Tilmicosin is a semi-synthetic macrolide antibiotic exclusively used for livestock and poultry, derived from the hydrolysis product of tylosin. Tylosin reacts with 3,5-dimethylpiperidine to form tilmicosin base, which is then combined with phosphoric acid and water to produce tilmicosin phosphate.
Tilmicosin phosphate mainly acts against Gram-positive bacteria and is also effective against a few Gram-negative bacteria and mycoplasma. Its activity against *Actinobacillus pleuropneumoniae*, *Pasteurella*, and livestock/poultry mycoplasma is stronger than that of tylosin.
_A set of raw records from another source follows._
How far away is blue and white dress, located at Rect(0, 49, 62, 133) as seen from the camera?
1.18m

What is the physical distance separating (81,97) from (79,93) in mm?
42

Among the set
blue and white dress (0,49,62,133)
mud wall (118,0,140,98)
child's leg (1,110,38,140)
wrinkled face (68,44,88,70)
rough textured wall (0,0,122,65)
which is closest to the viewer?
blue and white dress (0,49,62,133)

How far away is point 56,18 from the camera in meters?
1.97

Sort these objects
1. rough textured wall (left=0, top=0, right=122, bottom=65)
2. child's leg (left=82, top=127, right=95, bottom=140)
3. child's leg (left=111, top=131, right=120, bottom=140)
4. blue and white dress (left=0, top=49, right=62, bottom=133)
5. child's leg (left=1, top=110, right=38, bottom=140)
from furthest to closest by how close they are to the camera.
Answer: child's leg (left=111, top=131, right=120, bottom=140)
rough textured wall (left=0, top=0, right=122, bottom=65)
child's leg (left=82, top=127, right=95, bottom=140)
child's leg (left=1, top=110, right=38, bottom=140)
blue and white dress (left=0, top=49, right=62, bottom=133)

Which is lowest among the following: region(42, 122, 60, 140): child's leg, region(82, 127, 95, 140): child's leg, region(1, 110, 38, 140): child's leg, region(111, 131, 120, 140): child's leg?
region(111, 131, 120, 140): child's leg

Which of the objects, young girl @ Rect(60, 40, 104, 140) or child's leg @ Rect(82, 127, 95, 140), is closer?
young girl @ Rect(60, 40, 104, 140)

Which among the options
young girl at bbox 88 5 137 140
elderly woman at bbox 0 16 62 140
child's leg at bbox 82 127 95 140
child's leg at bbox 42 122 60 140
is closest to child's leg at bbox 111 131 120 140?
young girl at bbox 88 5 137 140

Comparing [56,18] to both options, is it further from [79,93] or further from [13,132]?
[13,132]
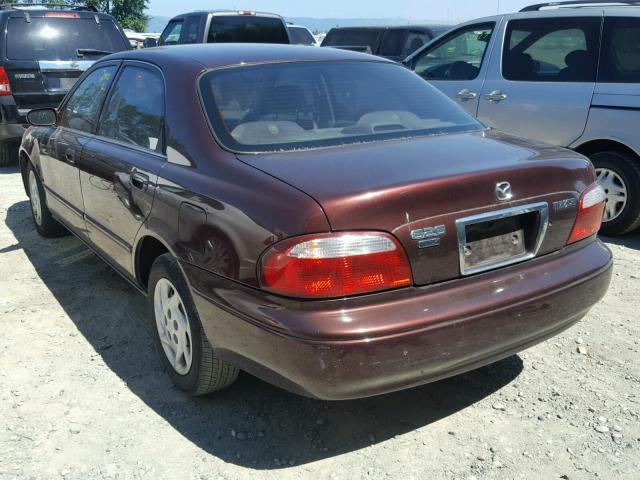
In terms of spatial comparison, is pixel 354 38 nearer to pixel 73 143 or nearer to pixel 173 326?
pixel 73 143

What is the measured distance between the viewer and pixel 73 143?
420 cm

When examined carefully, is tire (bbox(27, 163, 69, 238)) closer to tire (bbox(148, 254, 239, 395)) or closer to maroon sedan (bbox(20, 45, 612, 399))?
maroon sedan (bbox(20, 45, 612, 399))

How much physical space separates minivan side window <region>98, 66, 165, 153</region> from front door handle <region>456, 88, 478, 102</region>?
3.60 m

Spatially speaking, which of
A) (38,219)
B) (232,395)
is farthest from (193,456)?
(38,219)

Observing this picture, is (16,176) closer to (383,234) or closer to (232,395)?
(232,395)

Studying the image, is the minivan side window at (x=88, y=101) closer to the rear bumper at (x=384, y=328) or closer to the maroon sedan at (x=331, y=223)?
the maroon sedan at (x=331, y=223)

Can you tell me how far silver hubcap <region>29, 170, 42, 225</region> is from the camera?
5438 mm

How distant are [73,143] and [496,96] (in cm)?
382

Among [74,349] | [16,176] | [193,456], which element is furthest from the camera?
[16,176]

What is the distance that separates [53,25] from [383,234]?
24.2ft


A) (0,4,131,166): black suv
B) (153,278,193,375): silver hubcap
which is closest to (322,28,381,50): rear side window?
(0,4,131,166): black suv

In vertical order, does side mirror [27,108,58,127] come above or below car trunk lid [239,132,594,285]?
below

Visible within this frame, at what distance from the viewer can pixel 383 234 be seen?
2.34 m

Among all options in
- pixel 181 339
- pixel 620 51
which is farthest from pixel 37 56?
pixel 620 51
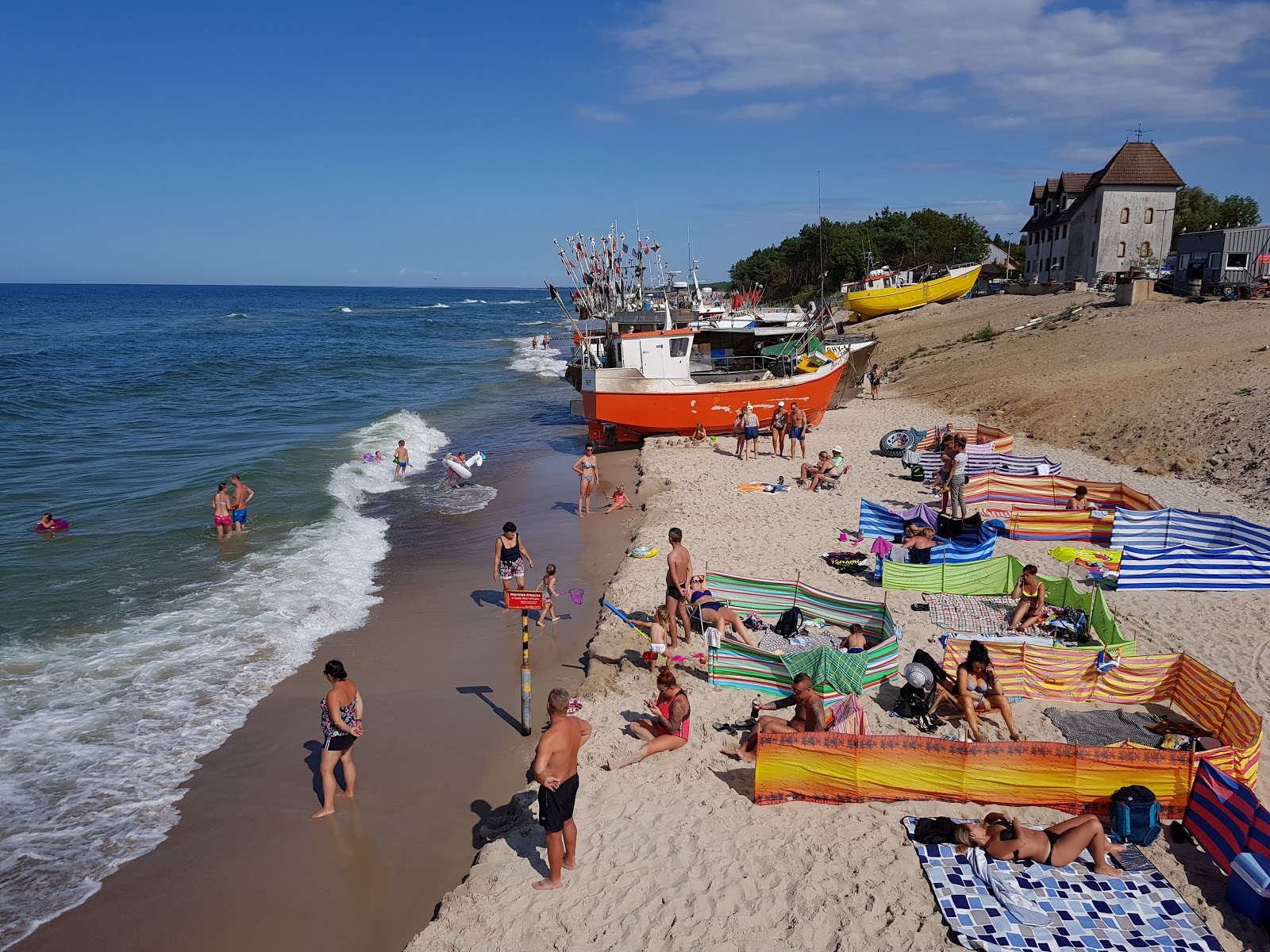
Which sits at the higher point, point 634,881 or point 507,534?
point 507,534

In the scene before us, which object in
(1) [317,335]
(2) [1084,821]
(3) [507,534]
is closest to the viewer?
(2) [1084,821]

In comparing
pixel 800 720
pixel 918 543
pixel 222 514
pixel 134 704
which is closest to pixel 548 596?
pixel 800 720

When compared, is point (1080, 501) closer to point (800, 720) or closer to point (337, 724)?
point (800, 720)

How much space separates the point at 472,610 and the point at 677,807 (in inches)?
222

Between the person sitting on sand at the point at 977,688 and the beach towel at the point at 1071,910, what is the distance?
1645mm

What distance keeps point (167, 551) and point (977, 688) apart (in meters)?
13.2

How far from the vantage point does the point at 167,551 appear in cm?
1445

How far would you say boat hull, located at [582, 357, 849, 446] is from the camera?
20.9 m

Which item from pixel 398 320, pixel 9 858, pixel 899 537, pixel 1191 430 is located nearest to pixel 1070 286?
pixel 1191 430

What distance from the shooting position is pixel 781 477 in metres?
17.1

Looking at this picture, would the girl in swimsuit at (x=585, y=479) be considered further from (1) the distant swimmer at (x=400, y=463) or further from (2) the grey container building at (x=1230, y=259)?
(2) the grey container building at (x=1230, y=259)

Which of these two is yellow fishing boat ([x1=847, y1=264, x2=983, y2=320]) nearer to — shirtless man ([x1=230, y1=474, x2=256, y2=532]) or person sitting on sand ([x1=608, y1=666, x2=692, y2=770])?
shirtless man ([x1=230, y1=474, x2=256, y2=532])

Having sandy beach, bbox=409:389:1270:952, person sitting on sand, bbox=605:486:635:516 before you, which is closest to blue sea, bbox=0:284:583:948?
person sitting on sand, bbox=605:486:635:516

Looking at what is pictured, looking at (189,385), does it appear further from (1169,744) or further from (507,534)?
(1169,744)
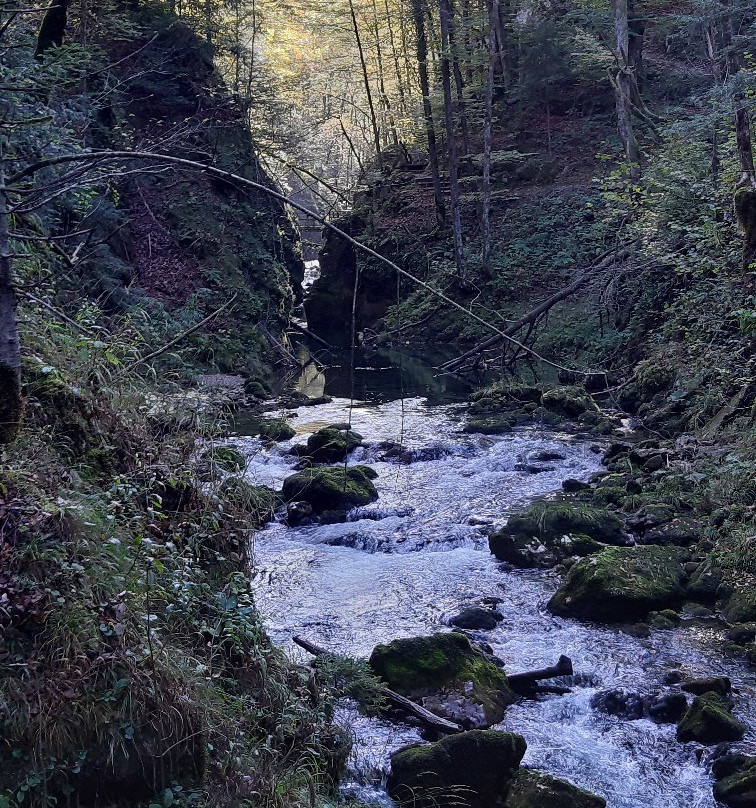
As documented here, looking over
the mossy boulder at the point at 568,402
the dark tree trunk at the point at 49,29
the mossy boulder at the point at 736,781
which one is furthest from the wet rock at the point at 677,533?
the dark tree trunk at the point at 49,29

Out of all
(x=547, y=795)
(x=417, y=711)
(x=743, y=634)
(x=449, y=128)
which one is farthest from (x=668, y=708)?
(x=449, y=128)

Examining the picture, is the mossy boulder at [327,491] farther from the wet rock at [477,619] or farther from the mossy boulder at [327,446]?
the wet rock at [477,619]

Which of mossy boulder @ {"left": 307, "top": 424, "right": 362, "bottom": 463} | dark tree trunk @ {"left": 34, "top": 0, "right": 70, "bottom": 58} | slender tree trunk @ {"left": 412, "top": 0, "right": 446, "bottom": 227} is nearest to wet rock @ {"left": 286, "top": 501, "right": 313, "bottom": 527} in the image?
mossy boulder @ {"left": 307, "top": 424, "right": 362, "bottom": 463}

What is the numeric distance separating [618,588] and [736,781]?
281 centimetres

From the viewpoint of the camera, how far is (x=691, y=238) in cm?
1218

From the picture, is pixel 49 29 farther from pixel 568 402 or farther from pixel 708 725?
pixel 708 725

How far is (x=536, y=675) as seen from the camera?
6934 mm

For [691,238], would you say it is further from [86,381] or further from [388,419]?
[86,381]

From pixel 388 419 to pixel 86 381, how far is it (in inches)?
483

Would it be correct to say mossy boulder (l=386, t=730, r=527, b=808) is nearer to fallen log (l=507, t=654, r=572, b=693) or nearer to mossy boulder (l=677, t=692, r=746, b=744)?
fallen log (l=507, t=654, r=572, b=693)

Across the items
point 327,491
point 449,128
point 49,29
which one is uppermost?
point 449,128

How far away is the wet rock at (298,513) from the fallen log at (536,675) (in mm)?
5085

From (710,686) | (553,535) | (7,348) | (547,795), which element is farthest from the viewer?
(553,535)

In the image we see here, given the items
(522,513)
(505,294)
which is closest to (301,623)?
(522,513)
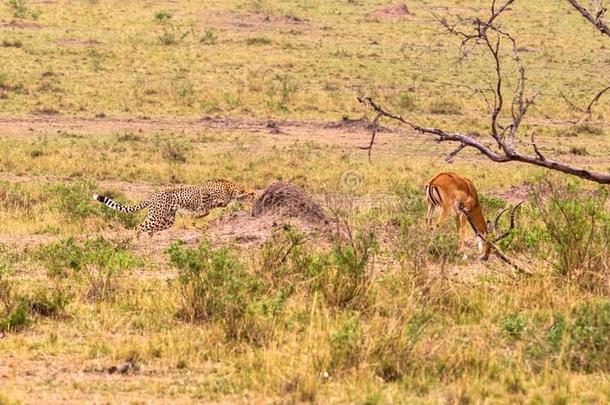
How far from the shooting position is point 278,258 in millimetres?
8992

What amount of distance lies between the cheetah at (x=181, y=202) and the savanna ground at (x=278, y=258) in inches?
9.1

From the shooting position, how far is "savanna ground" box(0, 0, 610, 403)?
6660mm

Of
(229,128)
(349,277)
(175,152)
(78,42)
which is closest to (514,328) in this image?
(349,277)

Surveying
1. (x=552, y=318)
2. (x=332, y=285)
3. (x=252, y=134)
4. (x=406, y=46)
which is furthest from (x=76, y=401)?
(x=406, y=46)

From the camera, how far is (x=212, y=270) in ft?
26.5

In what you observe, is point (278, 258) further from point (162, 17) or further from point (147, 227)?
point (162, 17)

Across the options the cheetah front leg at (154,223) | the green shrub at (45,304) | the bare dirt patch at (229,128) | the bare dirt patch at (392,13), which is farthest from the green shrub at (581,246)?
the bare dirt patch at (392,13)

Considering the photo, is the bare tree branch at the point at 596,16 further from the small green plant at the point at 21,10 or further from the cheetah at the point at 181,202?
the small green plant at the point at 21,10

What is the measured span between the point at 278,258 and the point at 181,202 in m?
4.29

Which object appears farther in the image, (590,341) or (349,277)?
(349,277)

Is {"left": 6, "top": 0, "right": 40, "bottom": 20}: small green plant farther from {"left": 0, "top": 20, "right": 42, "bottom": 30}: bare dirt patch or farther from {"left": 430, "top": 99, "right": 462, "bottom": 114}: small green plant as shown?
{"left": 430, "top": 99, "right": 462, "bottom": 114}: small green plant

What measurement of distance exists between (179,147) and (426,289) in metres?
11.8

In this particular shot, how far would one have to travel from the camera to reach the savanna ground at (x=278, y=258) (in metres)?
6.66

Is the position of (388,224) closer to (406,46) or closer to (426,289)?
(426,289)
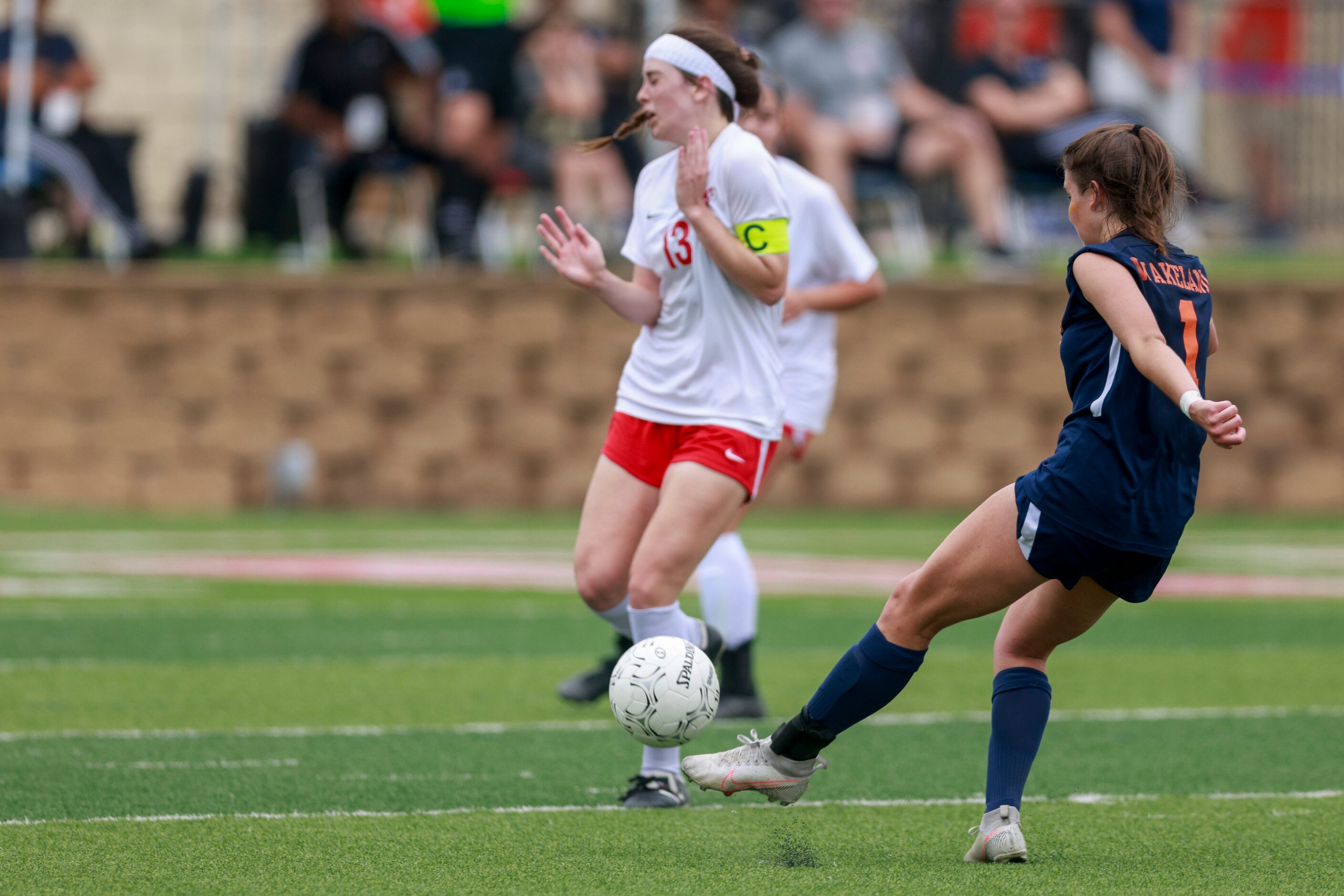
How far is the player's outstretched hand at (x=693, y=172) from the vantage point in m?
5.28

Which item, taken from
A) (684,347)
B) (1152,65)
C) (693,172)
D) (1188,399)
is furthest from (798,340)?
(1152,65)

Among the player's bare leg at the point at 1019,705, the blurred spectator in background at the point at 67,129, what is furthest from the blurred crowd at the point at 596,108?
the player's bare leg at the point at 1019,705

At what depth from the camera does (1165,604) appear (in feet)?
36.9

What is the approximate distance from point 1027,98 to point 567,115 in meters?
3.95

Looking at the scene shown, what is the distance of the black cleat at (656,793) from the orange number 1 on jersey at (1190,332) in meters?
2.05

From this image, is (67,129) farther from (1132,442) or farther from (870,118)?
(1132,442)

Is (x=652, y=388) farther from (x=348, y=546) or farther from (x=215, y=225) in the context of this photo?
(x=215, y=225)

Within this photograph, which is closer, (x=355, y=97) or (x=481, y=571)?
(x=481, y=571)

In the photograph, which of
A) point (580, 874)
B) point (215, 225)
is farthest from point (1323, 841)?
point (215, 225)

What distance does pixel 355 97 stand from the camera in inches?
598

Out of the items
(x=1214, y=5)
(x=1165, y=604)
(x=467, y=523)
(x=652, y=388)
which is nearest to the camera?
(x=652, y=388)

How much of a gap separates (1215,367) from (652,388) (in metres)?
11.6

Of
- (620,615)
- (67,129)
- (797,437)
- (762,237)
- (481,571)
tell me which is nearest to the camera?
(762,237)

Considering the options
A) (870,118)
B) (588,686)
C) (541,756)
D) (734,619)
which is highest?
(870,118)
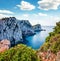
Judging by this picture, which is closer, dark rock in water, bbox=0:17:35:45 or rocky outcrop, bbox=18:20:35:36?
dark rock in water, bbox=0:17:35:45

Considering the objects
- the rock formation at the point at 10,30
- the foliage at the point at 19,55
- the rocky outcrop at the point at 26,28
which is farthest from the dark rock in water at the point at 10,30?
the foliage at the point at 19,55

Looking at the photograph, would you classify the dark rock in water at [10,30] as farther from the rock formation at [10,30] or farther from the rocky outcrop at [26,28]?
the rocky outcrop at [26,28]

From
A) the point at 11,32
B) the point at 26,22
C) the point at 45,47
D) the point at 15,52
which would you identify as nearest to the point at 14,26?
the point at 11,32

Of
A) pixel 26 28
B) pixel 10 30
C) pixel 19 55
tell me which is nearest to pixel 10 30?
pixel 10 30

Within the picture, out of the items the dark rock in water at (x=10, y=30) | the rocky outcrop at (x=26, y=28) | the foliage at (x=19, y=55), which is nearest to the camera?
the foliage at (x=19, y=55)

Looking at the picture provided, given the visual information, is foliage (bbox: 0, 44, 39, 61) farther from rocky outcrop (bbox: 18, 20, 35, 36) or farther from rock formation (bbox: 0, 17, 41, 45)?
rocky outcrop (bbox: 18, 20, 35, 36)

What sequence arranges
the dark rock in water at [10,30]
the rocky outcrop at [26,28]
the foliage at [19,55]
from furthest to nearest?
the rocky outcrop at [26,28] < the dark rock in water at [10,30] < the foliage at [19,55]

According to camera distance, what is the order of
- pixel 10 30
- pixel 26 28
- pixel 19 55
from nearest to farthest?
pixel 19 55 → pixel 10 30 → pixel 26 28

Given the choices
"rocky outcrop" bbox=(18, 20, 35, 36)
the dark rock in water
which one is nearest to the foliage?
the dark rock in water

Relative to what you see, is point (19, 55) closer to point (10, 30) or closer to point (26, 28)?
point (10, 30)

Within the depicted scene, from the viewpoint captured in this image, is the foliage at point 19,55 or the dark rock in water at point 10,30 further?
the dark rock in water at point 10,30

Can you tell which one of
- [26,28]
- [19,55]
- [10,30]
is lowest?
[26,28]

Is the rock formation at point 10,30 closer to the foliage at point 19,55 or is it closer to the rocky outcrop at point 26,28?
the rocky outcrop at point 26,28

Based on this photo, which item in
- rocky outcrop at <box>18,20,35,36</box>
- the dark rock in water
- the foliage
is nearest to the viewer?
the foliage
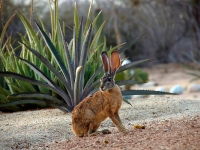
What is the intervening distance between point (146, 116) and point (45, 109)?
1.46 m

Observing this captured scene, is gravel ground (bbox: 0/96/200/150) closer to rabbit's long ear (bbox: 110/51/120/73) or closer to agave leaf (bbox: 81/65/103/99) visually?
agave leaf (bbox: 81/65/103/99)

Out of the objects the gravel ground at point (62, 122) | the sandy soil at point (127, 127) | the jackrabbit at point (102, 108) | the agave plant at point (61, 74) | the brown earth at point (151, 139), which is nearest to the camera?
the brown earth at point (151, 139)

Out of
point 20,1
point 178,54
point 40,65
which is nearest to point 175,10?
A: point 178,54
It is rapidly absorbed, has strong tissue penetration, and a large volume of distribution.
Mechanism of Action:
It reversibly binds to the 50S subunit of bacterial ribosomes, blocking transpeptidation and mRNA translocation, thereby inhibiting bacterial protein synthesis and exerting bacteriostatic effects.
3 invention patents, high potency, highly soluble without precipitation, Xixiang Tilmicosin Phosphate standard-setter, internationally applicable
● Pharmacodynamics: Tilmicosin is an animal-specific semi-synthetic macrolide antibacterial agent. Its antibacterial activity is similar to tylosin, with strong inhibitory effects against Gram-positive bacteria, partial Gram-negative bacteria, mycoplasma, spirochetes, etc. Notably, its antibacterial activity against Actinobacillus pleuropneumoniae, Pasteurella, and avian/livestock mycoplasma is stronger than tylosin. 95% of Pasteurella haemolytica strains are sensitive to this product.
● Pharmacokinetics: Rapidly absorbed after administration, characterized by strong tissue penetration and a large volume of distribution (>2 L/kg). It achieves particularly high drug concentrations in tissues such as the lungs and mammary glands, with a prolonged duration of action. The half-life can reach 1–2 days. In dairy cows, peak plasma concentration is attained within 1 hour after administration, and milk concentrations remain bacterially active for 3 days.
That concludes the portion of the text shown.